だが、健二は向かい合ったままじっと、直人を見据えていた。


「・・・健二。」


「俺は・・・父さんのとこに行く。」


健二の言葉に、直人はハッと顔を上げた。


父は、子供など必要としていない男だった。


だから、ふたりをこうして祖父の家に預けたまま、およそ逢いに来る事もなく、誕生日やクリスマスにお祝いの品を贈ってくるようなこともない。


子供に対する愛情など、僅かも兼ね備えていないそんな男だった。


「けど・・・健二。」


「お前と一緒に暮らすなんて、もう二度としない!」


かみつくように言われ、思わず身じろいだ。


お前―と、そう呼ばれた事にも、言葉が詰まる。


「お前は、お前の母さんのとこに帰れば良い。

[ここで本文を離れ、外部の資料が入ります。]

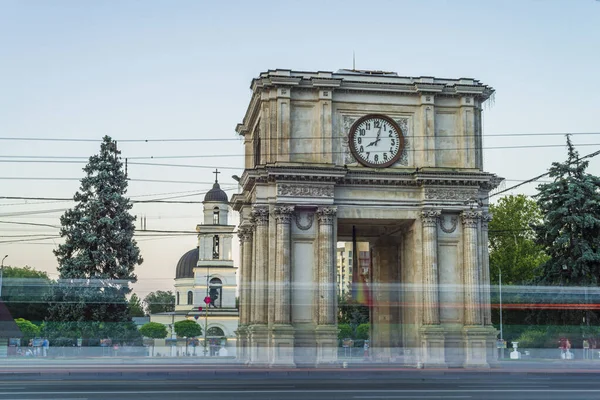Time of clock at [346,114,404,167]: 8:02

」


直人の母の姿など、見たこともなかった。


ずっと、自分と血の繋がった同じ母の子供だと思っていた。


ただ、母が、直人に対してはとても冷たい態度で、微笑む事すらなかったことにだけ、子供心に違和感を覚えていた。


だが、こいつにはいるのだ。


母親が。


自分の知らないところで、きっとその母と逢っていたに違いない。


そして、健二のことを笑っていたのだろう。


何も知らない、愚かな子供のことを―。